Jerman Perkuat Angkatan Udara dengan Pembelian Jet Tempur F-35 AS
Sumber Foto: SINDOnews Internasional
Internasional

Jerman Perkuat Angkatan Udara dengan Pembelian Jet Tempur F-35 AS

Kebutuhan Mendesak Berlin untuk Beli Jet Tempur F-35

Kebutuhan mendesak Jerman akan F-35 didorong oleh kewajiban taktis spesifik yang saat ini tidak dapat dipenuhi oleh industri Eropa. Angkatan Udara Jerman ditugaskan untuk "berbagi nuklir" dalam NATO, yang membutuhkan pesawat yang mampu membawa bom nuklir B61 AS yang disimpan di wilayah Jerman.

Armada Tornado yang sudah tua, yang saat ini memenuhi peran ini, hampir usang. Lockheed Martin F-35 adalah satu-satunya pesawat tempur Barat modern yang bersertifikasi untuk misi ini. Karena itu, muncul kebutuhan untuk meningkatkan armada ini.

Dengan harga lebih dari USD80 juta per unit, menggandakan F-35 menyelesaikan kesenjangan kemampuan langsung tetapi menguras anggaran yang tersedia untuk pengembangan dalam negeri Eropa. Keputusan ini secara efektif mengakui bahwa selama 30 tahun ke depan, tulang punggung kekuatan udara Jerman akan berasal dari Amerika, bukan Eropa.

Jet F-35 Adalah Superkomputer Terbang

Konsekuensi paling signifikan dari peralihan ke F-35 bukanlah finansial, tetapi teknologi. F-35 digambarkan bukan sebagai pesawat tempur, melainkan sebagai "superkomputer terbang", yang berisi lebih dari 8 juta baris kode.

Tidak seperti perangkat keras tradisional, kemampuan operasional F-35 sepenuhnya bergantung pada perangkat lunak dan jaringan logistik milik AS, khususnya Sistem Informasi Logistik Otonom (ALIS) dan penerusnya, ODIN.

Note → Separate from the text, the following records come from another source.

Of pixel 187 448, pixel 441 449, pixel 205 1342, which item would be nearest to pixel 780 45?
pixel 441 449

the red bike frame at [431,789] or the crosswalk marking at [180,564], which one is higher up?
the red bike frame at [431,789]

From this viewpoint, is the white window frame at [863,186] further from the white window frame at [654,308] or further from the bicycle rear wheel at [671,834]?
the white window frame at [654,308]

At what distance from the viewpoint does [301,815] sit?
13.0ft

Operator Eropa tidak memiliki perangkat lunak ini; mereka hanya melisensikannya. Ketergantungan ini digarisbawahi oleh Sekretaris Negara untuk Pertahanan Belanda, Gijs Tuinman, yang baru-baru ini mencatat bahwa F-35 adalah sistem tertutup yang tidak dapat dimodifikasi atau "dibobol" seperti perangkat konsumen tanpa persetujuan AS.

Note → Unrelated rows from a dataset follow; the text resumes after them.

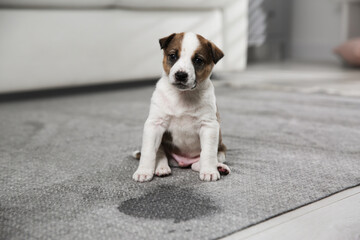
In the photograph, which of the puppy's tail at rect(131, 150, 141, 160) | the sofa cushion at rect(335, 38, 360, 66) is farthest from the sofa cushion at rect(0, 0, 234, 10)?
the puppy's tail at rect(131, 150, 141, 160)

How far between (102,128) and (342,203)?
95 centimetres

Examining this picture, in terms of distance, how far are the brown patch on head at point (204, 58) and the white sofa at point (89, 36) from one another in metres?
1.36

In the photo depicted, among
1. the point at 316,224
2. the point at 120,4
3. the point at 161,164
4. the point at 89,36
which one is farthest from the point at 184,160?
the point at 120,4

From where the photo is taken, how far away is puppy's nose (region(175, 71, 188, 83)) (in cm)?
103

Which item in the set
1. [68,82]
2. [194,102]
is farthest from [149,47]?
[194,102]

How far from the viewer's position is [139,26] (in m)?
2.57

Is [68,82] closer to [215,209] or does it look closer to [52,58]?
[52,58]

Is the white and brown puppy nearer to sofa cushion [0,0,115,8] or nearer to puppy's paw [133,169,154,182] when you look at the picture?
puppy's paw [133,169,154,182]

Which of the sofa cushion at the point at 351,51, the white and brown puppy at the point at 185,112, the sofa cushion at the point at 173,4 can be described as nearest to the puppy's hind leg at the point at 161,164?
the white and brown puppy at the point at 185,112

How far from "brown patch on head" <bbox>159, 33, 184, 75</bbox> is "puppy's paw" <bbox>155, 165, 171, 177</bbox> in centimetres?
23

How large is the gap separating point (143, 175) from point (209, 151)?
16 centimetres

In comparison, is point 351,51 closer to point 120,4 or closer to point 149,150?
point 120,4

Jika suatu negara Eropa ingin mengintegrasikan senjata baru atau mengubah parameter misi, mereka harus meminta pembaruan perangkat lunak dari Lockheed Martin. Realitas ini menghilangkan "kedaulatan perangkat lunak" dari Angkatan Udara Eropa, sehingga mereka tidak dapat menyesuaikan armada mereka dengan ancaman yang muncul tanpa persetujuan Washington.